Finnish Communists and Paavo Väyrynen: a one-sided love affair?
2018-03-01 16:07:00 -

An Outside View - Panu Höglund

Back when the Soviet Union was still going strong, the Communist Party of Finland was one of Europe’s biggest communist parties where membership was voluntary. Moreover, it was the second-oldest communist party in the whole world. At that time, you could believe that the red ideology was firmly rooted in Finland. Then, though, the party went bankrupt together with the Soviet system itself, and leftists started a new, non-communist party: the Left Alliance.


Even after that, a handful of communists clung to the old faith. And when right-wing radicalism started to attract masses with anti-Islamism, young people started to find their way to the party, as they wanted to oppose the resurgent fascism and believed that communists had impeccable anti-Fascist credentials.


During the Finnish presidential elections, however, many Finnish communists supported Paavo Väyrynen. I guess I have already written about Väyrynen, and my old readers probably know his name, but anyway, it won’t hurt to say a couple of words about him.


Basically, Paavo Väyrynen is the leading zombie of Finnish politics – the man who came back after every defeat. He started his political career in the 1970s when half the population was depending on our trade with Soviets, and Väyrynen was very much in favour of such lively economic relations eastwards, a fact that made him popular even among contemporary communists.


Today, Väyrynen is again trying to start fresh. He is the honorary chairman of his old party, the Centre Party, or the farmers’ party, and accordingly, he has an enormous influence on the party’s old guard. Still, he found it necessary to create his own party, the Citizens’ Party.
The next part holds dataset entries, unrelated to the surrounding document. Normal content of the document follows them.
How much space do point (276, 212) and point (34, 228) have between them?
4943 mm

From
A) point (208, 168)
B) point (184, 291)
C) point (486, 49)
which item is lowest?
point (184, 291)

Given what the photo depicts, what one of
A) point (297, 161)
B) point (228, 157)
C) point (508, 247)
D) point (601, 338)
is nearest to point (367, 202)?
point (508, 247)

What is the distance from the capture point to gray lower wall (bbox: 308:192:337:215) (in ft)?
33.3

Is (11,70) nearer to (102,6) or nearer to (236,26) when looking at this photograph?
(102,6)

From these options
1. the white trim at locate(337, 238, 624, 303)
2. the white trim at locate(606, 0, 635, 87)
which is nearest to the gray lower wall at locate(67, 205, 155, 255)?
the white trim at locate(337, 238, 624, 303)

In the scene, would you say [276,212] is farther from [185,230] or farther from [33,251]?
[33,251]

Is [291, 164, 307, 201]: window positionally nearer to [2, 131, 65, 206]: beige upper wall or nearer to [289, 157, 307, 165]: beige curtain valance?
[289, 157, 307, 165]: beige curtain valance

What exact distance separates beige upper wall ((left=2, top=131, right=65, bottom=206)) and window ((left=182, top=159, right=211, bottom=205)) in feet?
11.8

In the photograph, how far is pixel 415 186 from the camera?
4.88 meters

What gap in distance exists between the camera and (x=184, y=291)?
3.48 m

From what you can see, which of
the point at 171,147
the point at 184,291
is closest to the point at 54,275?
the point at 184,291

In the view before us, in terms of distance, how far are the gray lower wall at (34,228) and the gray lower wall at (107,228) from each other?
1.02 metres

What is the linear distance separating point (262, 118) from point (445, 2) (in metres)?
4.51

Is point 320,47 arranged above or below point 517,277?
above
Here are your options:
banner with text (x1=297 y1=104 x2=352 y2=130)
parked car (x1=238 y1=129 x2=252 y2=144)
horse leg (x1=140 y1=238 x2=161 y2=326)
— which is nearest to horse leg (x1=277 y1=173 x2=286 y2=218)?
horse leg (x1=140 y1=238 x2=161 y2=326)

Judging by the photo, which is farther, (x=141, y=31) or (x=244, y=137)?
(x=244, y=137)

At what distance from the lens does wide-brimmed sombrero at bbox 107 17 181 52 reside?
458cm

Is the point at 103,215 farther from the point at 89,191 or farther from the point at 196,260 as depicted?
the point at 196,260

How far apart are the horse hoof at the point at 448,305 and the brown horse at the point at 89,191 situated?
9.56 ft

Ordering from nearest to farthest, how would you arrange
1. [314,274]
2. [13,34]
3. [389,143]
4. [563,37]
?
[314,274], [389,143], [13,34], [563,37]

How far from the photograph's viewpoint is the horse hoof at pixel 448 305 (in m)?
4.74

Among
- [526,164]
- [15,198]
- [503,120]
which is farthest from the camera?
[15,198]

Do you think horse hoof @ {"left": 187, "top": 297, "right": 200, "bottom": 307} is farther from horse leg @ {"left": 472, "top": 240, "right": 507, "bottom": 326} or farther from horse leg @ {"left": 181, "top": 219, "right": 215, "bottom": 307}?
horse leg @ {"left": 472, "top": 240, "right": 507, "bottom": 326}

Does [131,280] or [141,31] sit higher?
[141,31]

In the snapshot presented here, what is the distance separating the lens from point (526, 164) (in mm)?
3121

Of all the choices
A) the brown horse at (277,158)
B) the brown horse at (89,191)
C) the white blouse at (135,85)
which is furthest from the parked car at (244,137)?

The supporters of that party are quite a motley crew: conspiracy theorists, anti-Islamists, anti-semites and Russian immigrants who haven’t been able to establish themselves in the society of Finland and who have turned into chauvinist Russian nationalists – and of course, old communists with a longing for the seventies.


Young Communist activists are not quite that enthusiastic about Väyrynen. One of them is Sippo Kähmi, a member of the central committee, who attracted some media attention when he left both the central committee and the party itself to protest the support that the old guard gave to Väyrynen. As he pointed out, many old comrades in the party see Väyrynen as a ”bourgeois of the well-meaning kind”, who wants continued good relations between Finland and Russia, and those comrades can’t accept the fact that their old hero has joined forces with neo-Nazis. Actually, for them, ‘fascism’ and ‘Nazism’ means simply being opposed to Russia.


Therefore it is difficult to say whether communism is about anything more than automatically sympathising with Russia. Being a communist means defending and justifying anything Russia does, and that’s the end of it. You can sell out the workers and ally with neo-Nazis – the most important thing is to stand by Russia. And the natural result of this is young activists, such as Kähmi, leaving the party, while the old guard is staying.

Panu Höglund is a Finn who writes in Irish.